# 8v 1.8l ticking and startup concerns.



## Taytor (May 6, 2012)

New to VWs here, and looking for sound advice.

My 89 golf gl liked tick pretty good on startup. Mainly cold startups.
The ticking will last for about 10-15 minutes before clearing up. I'm also getting white smoke while the car is warming up.

I just changed the oil, so I have adequate oil levels.

I've searched about engine ticking, and here is what I have gathered:

Possible lifter replacement.
Need new oil pump.
Run a special oil through the engine. 
Oil pressure issues.

Is there any advice that a knowledgeable person can offer? I've been told that the noise is normal, and will not hurt anything. I don't trust that idea lol.

Thanks!


----------



## ps2375 (Aug 13, 2003)

What oil are you using? What is your oil pressure? Does the car have a catalytic convertor? If you rev the motor lightly when ticking, does the ticking go away?

- _WHAT IS ASKED_:
a – Reproduce the part of the engine ticking thread from "New to VWs here, and" up to and including "adequate oil levels.".
b – Report every line of the rows that holds the string "door", with case counting.
The forum thread on engine ticking has no connection to the rows that come after it.

- _DATA SHOWN_:

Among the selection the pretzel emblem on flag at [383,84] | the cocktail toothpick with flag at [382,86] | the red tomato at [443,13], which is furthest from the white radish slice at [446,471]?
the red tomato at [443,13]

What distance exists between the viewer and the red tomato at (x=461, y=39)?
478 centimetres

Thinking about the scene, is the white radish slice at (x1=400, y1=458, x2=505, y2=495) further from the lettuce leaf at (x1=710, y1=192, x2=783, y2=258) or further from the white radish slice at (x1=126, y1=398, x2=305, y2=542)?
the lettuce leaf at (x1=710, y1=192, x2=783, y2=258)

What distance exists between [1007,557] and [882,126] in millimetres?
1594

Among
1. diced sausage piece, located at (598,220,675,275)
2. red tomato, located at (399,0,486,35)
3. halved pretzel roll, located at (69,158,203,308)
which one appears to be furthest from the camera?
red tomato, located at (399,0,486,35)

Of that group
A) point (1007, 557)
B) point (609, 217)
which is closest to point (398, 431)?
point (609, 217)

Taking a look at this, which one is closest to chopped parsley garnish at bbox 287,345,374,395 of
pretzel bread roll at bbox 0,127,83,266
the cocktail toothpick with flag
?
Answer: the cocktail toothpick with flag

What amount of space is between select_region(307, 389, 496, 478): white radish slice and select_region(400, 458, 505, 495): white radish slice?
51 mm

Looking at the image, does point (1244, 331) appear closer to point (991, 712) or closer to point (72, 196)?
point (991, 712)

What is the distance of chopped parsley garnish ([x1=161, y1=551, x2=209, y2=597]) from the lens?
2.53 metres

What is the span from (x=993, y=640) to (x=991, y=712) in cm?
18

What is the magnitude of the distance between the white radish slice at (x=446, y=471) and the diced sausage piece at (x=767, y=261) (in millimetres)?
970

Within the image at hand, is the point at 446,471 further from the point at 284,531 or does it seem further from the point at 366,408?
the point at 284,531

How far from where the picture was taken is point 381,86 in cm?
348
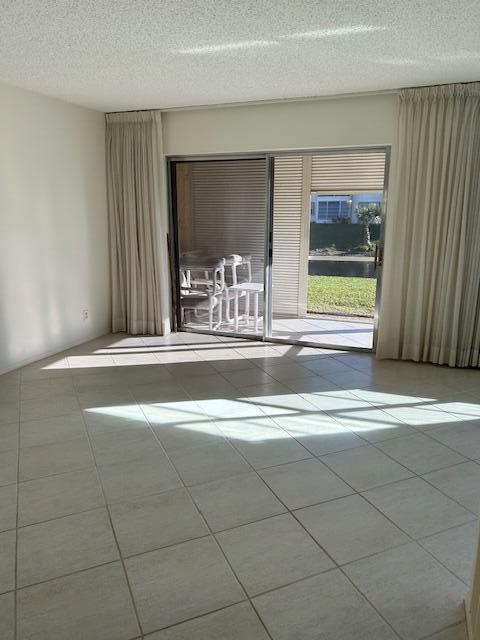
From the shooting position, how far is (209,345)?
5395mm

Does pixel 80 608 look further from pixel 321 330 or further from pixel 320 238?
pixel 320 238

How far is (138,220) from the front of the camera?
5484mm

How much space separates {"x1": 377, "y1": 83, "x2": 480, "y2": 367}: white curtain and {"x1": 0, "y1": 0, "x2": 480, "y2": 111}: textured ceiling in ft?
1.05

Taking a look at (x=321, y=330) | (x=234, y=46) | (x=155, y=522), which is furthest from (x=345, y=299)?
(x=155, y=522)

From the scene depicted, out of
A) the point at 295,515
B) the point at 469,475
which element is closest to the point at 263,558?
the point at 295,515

---

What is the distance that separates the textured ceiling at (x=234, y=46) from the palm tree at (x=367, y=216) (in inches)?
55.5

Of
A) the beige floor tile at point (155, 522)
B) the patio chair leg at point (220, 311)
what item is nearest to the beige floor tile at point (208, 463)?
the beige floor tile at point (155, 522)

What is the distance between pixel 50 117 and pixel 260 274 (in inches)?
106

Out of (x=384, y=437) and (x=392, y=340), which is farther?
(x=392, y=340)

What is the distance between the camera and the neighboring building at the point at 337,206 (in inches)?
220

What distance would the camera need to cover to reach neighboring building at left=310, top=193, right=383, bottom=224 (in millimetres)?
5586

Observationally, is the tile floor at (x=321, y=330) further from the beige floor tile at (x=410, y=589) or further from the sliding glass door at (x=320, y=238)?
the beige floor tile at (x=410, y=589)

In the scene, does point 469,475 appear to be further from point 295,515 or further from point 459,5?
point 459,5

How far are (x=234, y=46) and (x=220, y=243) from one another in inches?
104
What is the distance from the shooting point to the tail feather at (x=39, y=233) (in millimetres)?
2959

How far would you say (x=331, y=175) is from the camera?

--

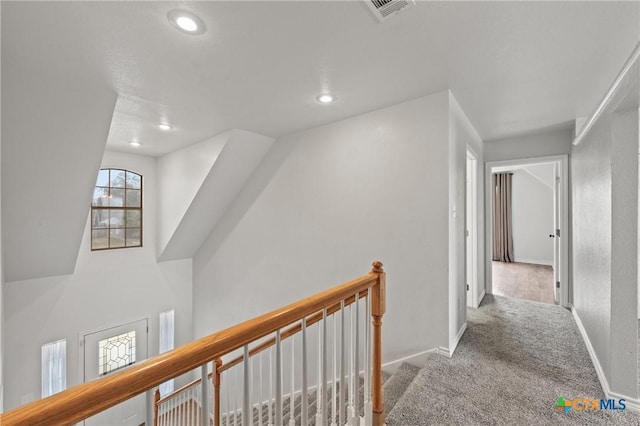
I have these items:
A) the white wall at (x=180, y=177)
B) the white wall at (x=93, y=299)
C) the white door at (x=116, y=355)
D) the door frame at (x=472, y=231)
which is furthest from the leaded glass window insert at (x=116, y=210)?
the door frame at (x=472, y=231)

- _SOLUTIONS PER TASK_:
a –
New to VWs here, and looking for sound advice.

My 89 golf gl liked tick pretty good on startup. Mainly cold startups.
The ticking will last for about 10-15 minutes before clearing up. I'm also getting white smoke while the car is warming up.

I just changed the oil, so I have adequate oil levels.

b –
Observationally, is the tile floor at (x=321, y=330) further from the beige floor tile at (x=410, y=589) or further from the sliding glass door at (x=320, y=238)?
C) the white door at (x=116, y=355)
D) the door frame at (x=472, y=231)
the door frame at (x=472, y=231)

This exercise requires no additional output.